Tasarı, bu hâliyle meclisten geçerse, (ki, Kemal Derviş’in dayatmaları, üç liderin T.B.M.M.’nin iradesine ipotek koyan kararı ile geçeceğe benzer…) Cumhurbaşkanı tarafından veto edilir. İşte bir kriz sebebi daha. Kedi miyavlamasından bozulan ekonomik dengeler, böyle bir krize tahammül edemez. Anayasa Mahkemesi de böyle bir kanuna geçit vermez. İtibarı hayli sarsılan T.B.M.M’nin hükmî şahsiyeti yeni bir yara daha alır. Anayasa Mahkemesi’nin birbiri ardına iptal ettiği kanunları çıkartan meclise kim güven duyabilir?

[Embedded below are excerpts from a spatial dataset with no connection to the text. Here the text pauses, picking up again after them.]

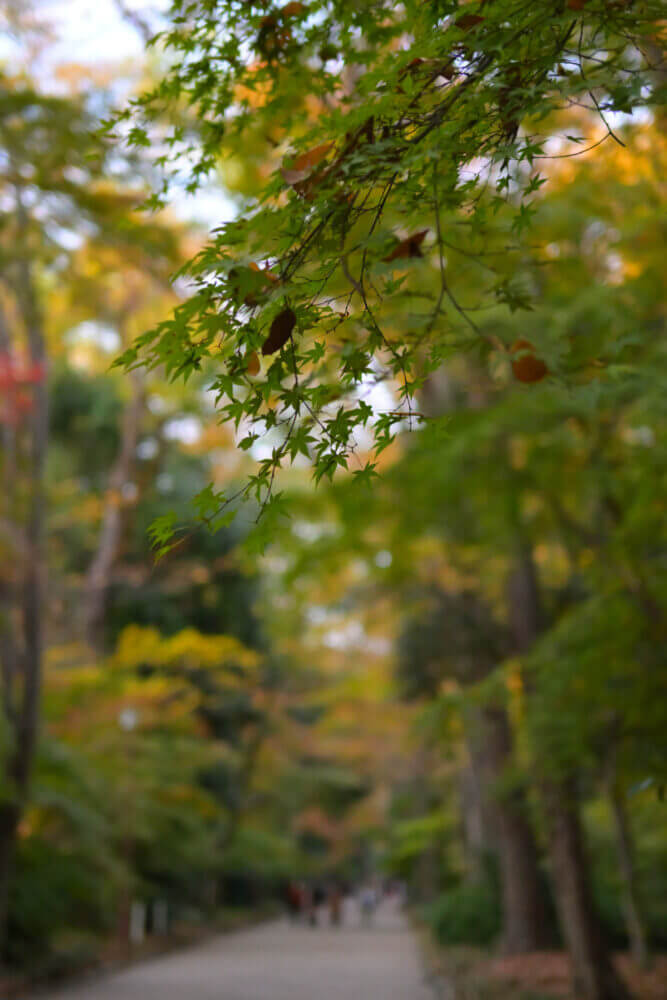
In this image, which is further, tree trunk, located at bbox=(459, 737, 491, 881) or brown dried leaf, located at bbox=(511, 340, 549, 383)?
A: tree trunk, located at bbox=(459, 737, 491, 881)

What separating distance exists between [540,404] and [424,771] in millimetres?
25504

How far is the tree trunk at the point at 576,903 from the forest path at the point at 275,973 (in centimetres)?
360

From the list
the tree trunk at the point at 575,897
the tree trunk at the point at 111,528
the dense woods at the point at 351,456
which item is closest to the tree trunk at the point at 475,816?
the dense woods at the point at 351,456

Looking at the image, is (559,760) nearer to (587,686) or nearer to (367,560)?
(587,686)

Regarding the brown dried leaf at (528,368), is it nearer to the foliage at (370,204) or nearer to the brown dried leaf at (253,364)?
the foliage at (370,204)

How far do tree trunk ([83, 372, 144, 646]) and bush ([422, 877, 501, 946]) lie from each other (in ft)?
28.7

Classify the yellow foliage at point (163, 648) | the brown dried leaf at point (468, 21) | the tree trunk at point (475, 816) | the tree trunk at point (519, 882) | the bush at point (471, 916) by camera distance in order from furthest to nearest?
the tree trunk at point (475, 816), the yellow foliage at point (163, 648), the bush at point (471, 916), the tree trunk at point (519, 882), the brown dried leaf at point (468, 21)

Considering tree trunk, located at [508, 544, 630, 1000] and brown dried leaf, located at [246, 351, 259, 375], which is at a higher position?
brown dried leaf, located at [246, 351, 259, 375]

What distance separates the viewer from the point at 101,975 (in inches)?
563

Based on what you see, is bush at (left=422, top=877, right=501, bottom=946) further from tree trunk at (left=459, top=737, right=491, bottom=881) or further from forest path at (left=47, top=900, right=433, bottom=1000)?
forest path at (left=47, top=900, right=433, bottom=1000)

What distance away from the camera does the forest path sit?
489 inches

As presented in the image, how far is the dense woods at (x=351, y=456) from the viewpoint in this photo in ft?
7.10

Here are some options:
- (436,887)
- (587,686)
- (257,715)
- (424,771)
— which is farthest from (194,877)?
(587,686)

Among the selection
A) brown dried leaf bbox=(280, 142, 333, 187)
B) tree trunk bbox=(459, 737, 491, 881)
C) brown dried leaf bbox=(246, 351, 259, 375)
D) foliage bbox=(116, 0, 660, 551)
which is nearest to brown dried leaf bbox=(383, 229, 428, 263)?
foliage bbox=(116, 0, 660, 551)
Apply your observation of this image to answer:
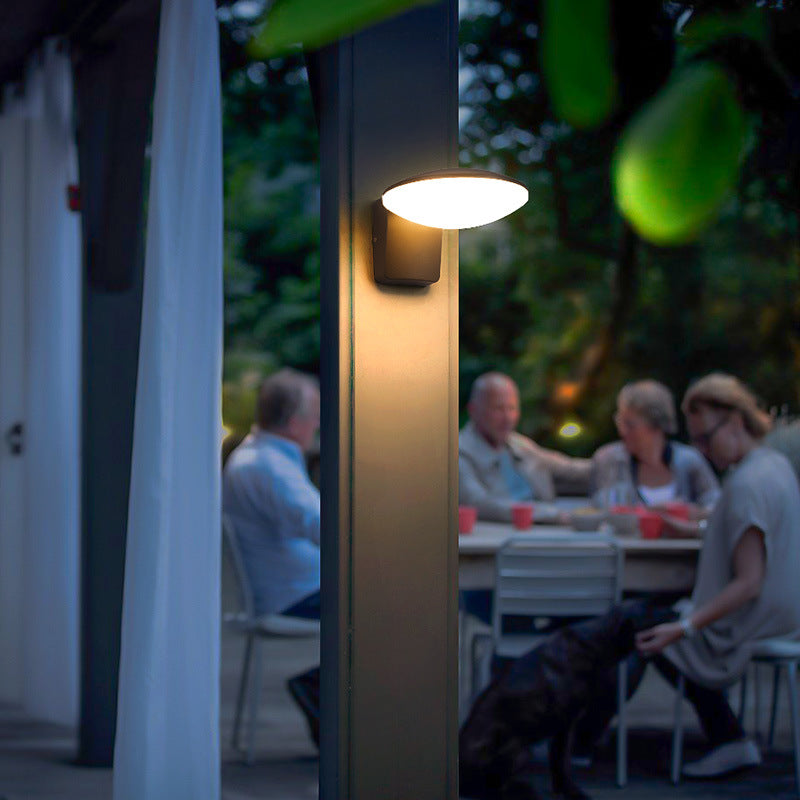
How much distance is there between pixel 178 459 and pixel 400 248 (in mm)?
865

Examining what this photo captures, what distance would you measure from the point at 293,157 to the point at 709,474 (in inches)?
403

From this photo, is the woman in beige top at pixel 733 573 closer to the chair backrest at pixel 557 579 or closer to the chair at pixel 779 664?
the chair at pixel 779 664

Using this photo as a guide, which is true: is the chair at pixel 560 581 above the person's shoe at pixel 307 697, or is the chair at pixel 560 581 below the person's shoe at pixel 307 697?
above

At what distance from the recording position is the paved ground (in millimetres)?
3352

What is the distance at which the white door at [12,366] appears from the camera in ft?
14.4

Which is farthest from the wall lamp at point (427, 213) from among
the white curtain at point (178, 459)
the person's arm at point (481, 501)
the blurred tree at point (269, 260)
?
the blurred tree at point (269, 260)

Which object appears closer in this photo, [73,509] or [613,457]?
[73,509]

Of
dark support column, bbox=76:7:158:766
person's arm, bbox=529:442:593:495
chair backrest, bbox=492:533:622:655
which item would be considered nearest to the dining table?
chair backrest, bbox=492:533:622:655

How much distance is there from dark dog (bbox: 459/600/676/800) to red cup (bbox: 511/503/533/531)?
0.66 meters

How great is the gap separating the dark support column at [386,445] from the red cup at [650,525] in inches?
71.5

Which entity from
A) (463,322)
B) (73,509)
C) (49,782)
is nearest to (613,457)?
(73,509)

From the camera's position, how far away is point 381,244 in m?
2.02

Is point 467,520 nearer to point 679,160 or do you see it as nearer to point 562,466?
point 562,466

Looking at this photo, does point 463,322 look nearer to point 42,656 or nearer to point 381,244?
point 42,656
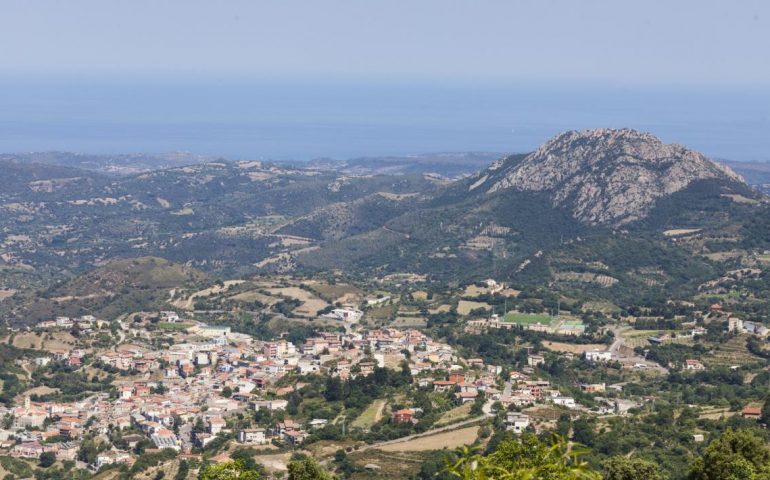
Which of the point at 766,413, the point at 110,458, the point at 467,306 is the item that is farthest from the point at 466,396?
the point at 467,306

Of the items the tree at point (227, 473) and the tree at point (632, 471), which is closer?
the tree at point (227, 473)

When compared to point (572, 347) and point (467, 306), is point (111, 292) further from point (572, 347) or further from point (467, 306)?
point (572, 347)

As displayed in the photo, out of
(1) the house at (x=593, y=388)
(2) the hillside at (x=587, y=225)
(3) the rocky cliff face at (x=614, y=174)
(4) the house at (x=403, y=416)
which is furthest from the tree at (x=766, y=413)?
(3) the rocky cliff face at (x=614, y=174)

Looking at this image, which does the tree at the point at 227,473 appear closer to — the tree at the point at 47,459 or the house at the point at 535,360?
the tree at the point at 47,459

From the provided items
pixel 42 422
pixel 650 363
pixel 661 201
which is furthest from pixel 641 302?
pixel 42 422

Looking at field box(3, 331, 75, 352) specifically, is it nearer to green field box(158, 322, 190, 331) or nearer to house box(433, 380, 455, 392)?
green field box(158, 322, 190, 331)

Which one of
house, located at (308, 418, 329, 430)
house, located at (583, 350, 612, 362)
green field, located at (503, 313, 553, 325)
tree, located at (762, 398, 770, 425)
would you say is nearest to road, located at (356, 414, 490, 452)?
house, located at (308, 418, 329, 430)
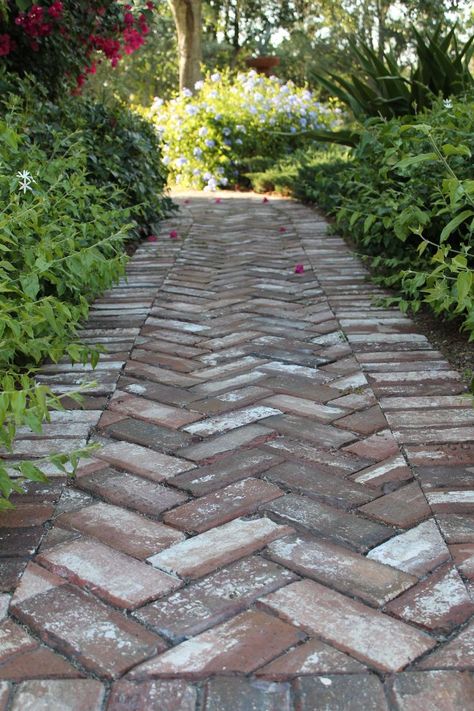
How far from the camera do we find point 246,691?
1285mm

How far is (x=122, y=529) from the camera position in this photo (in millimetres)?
1799

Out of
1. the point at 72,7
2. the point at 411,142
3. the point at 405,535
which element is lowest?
the point at 405,535

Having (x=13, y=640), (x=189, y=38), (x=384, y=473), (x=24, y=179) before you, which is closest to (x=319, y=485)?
(x=384, y=473)

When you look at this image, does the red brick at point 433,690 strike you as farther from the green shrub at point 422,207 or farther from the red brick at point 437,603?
the green shrub at point 422,207

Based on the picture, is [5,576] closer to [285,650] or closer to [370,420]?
[285,650]

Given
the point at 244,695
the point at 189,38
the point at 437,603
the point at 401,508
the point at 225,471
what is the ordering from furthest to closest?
the point at 189,38 → the point at 225,471 → the point at 401,508 → the point at 437,603 → the point at 244,695

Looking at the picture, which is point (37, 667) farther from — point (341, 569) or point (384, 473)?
point (384, 473)

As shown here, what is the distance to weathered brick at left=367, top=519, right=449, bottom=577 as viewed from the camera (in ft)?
5.37

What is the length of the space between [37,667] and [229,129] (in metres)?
8.78

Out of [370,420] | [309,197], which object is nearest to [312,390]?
[370,420]

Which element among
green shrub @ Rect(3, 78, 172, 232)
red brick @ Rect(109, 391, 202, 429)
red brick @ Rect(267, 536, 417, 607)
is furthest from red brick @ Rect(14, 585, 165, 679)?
green shrub @ Rect(3, 78, 172, 232)

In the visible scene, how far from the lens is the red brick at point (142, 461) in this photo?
2.08 meters

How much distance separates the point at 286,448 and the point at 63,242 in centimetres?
107

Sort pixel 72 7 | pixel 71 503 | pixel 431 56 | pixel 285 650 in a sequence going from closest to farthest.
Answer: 1. pixel 285 650
2. pixel 71 503
3. pixel 431 56
4. pixel 72 7
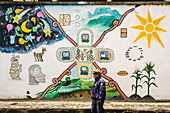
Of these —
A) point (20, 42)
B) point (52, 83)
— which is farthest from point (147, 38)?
point (20, 42)

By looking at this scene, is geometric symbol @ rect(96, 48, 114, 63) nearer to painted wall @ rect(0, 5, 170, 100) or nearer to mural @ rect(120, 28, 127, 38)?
painted wall @ rect(0, 5, 170, 100)

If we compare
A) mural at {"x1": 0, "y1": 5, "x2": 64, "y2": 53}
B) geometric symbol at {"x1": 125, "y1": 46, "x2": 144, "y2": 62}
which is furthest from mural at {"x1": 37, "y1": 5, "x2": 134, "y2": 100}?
geometric symbol at {"x1": 125, "y1": 46, "x2": 144, "y2": 62}

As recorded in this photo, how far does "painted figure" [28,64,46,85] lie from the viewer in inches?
309

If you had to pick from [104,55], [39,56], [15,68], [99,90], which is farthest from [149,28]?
[15,68]

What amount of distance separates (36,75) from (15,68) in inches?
32.9

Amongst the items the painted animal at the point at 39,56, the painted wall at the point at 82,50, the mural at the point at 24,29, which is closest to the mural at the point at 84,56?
the painted wall at the point at 82,50

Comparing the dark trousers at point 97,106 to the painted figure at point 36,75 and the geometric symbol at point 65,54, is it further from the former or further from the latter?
the painted figure at point 36,75

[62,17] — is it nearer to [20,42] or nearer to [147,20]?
[20,42]

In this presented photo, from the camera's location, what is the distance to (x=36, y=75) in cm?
786

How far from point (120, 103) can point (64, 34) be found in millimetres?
3271

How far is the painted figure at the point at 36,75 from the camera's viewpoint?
786 centimetres

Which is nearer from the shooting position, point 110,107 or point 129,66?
point 110,107

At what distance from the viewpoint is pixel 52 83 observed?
7.85 meters

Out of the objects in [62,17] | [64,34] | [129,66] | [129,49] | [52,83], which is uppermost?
[62,17]
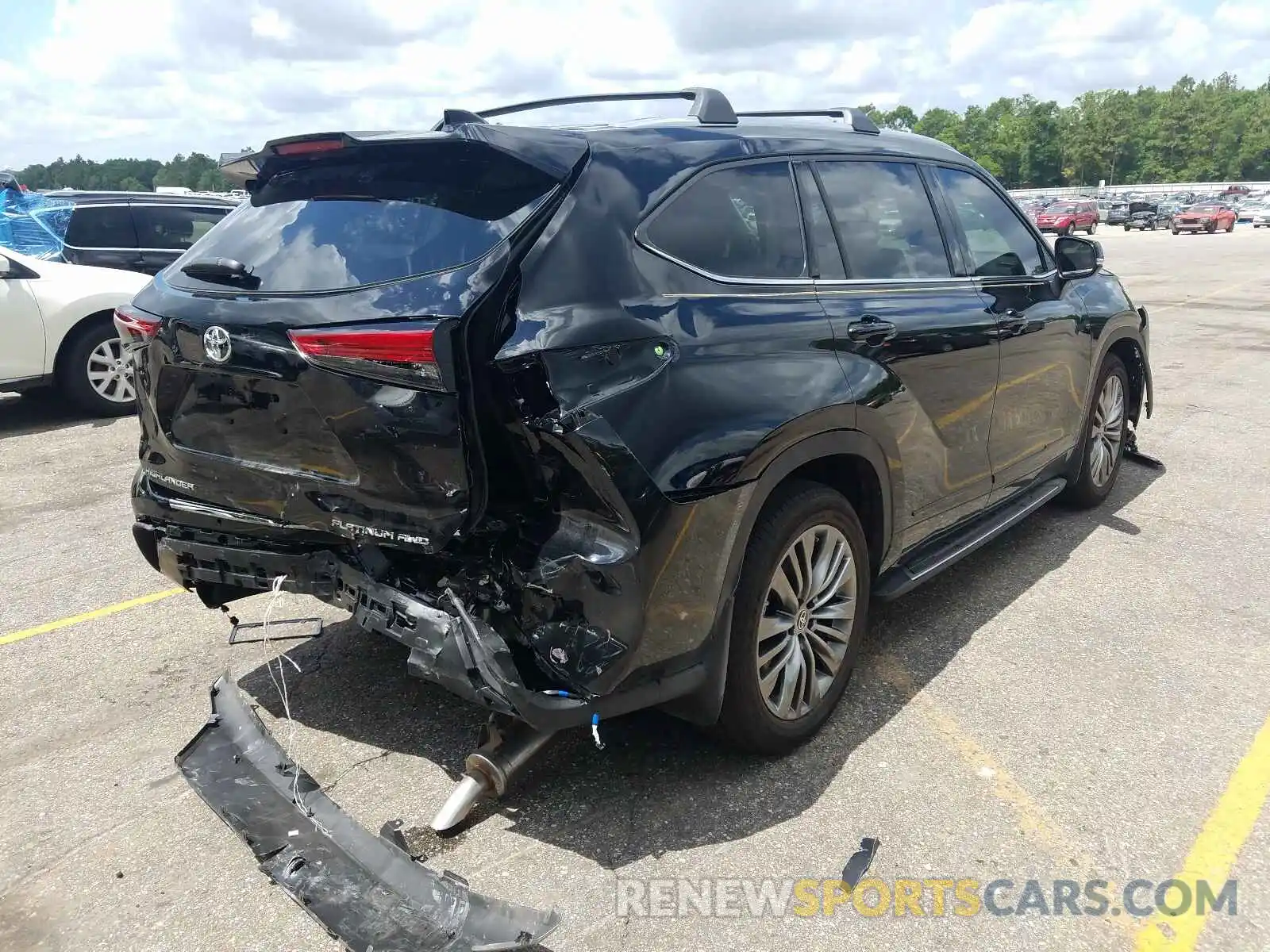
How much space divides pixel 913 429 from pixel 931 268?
74 centimetres

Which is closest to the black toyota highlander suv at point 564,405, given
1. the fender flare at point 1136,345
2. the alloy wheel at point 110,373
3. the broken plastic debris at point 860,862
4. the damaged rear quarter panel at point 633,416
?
the damaged rear quarter panel at point 633,416

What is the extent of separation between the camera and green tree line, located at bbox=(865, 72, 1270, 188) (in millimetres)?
117875

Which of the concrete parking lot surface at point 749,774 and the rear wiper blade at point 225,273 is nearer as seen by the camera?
the concrete parking lot surface at point 749,774

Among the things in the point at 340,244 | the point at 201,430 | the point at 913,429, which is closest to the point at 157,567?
the point at 201,430

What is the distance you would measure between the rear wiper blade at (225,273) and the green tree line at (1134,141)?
424 ft

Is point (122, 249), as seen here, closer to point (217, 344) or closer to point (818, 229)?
point (217, 344)

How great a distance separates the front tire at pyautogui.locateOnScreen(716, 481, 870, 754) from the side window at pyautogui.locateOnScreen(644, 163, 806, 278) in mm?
723

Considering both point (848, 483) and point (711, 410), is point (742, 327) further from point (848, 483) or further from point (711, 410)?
point (848, 483)

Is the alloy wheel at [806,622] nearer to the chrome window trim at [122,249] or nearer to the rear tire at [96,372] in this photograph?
the rear tire at [96,372]

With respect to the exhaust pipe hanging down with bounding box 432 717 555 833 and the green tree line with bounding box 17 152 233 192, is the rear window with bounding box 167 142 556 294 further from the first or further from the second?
the green tree line with bounding box 17 152 233 192

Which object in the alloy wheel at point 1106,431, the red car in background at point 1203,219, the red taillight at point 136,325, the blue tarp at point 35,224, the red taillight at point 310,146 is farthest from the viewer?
the red car in background at point 1203,219

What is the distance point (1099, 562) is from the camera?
504 centimetres

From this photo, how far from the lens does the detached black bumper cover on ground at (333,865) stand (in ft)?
7.88

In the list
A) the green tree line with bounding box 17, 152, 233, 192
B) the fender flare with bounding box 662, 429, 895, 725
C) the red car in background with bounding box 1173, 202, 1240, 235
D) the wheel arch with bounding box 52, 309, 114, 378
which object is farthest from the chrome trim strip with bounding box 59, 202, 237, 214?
the red car in background with bounding box 1173, 202, 1240, 235
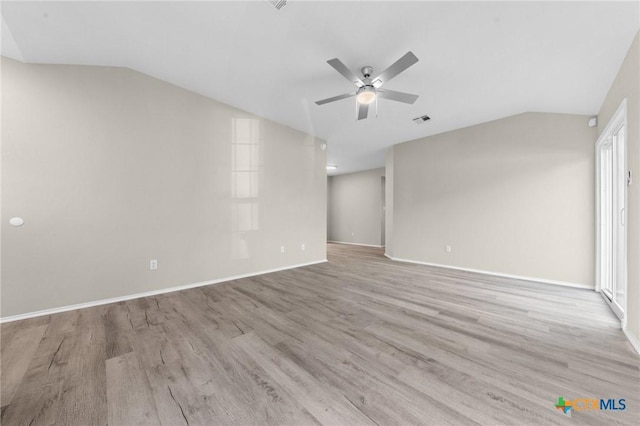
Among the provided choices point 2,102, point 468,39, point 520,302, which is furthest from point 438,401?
point 2,102

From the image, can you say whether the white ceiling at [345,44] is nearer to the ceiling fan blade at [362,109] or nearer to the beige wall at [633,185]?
the beige wall at [633,185]

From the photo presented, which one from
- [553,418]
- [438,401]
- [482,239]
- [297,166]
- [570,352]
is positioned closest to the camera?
[553,418]

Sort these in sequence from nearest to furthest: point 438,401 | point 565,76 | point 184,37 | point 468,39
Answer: point 438,401
point 468,39
point 184,37
point 565,76

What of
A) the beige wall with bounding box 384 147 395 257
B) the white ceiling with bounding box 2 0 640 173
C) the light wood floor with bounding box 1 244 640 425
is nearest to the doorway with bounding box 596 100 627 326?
the light wood floor with bounding box 1 244 640 425

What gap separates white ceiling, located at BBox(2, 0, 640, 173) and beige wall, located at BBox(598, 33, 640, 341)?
216mm

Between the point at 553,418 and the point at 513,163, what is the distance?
3.90 metres

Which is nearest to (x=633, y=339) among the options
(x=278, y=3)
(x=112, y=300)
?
(x=278, y=3)

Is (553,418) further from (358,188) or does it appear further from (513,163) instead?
(358,188)

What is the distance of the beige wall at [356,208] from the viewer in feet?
26.1

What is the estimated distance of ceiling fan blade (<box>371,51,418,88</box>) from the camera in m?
2.09

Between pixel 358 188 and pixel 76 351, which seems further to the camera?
pixel 358 188

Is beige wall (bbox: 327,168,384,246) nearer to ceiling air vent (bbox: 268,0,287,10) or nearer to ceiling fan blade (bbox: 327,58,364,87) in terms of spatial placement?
ceiling fan blade (bbox: 327,58,364,87)

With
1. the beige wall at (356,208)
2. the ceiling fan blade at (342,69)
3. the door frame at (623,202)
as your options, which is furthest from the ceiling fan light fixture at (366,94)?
the beige wall at (356,208)

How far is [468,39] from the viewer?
2236mm
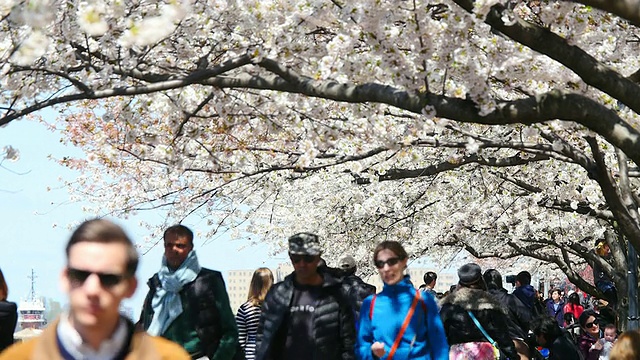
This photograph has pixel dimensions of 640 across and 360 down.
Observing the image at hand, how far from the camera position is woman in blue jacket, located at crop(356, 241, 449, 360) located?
6922 mm

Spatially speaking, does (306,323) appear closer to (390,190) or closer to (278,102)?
(278,102)

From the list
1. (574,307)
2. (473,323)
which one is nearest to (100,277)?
(473,323)

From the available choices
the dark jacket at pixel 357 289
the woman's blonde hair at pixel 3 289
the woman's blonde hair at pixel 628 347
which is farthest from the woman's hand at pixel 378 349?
the dark jacket at pixel 357 289

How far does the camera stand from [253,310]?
913 cm

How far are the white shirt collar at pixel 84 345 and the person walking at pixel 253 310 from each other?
251 inches

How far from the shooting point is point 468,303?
8.73 metres

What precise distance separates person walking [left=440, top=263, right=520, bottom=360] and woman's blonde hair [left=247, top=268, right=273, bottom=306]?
1540mm

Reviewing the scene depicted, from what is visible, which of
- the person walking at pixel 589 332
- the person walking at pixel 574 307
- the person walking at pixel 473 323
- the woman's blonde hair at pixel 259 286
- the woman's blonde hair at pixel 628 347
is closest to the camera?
the woman's blonde hair at pixel 628 347

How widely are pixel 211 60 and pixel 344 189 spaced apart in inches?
384

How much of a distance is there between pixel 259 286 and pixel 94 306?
6.65m

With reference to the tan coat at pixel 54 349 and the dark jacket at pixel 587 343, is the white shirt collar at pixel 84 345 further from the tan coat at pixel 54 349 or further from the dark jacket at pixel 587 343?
the dark jacket at pixel 587 343

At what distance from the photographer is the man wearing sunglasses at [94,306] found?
2.63 meters

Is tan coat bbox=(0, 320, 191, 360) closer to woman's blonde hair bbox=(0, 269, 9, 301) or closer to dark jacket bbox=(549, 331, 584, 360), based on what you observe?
woman's blonde hair bbox=(0, 269, 9, 301)

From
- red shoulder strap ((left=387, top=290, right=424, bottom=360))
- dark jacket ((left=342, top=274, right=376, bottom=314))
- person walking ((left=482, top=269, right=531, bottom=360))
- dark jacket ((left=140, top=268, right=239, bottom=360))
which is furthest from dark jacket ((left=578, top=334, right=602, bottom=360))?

Ülkemizin geleceğini ilgilendiren konuları tartışırken; heyecandan, fanatizmden çok akl-ı selime öncelik verilmeli. Tasarının hazırlanışındaki bilinçsiz davranışlar gerekçe gösterilerek yabancı sermaye düşmanlığı yapılması, bizi olumlu bir noktaya ulaştırmaz. Kamuoyunun hassasiyetini yabancı sermaye üzerinde yoğunlaştırmaktansa, yetkilileri defosuz yeni bir tasarı hazırlamaya yönlendirmek gibi akıllı bir tercih kullanılmalı.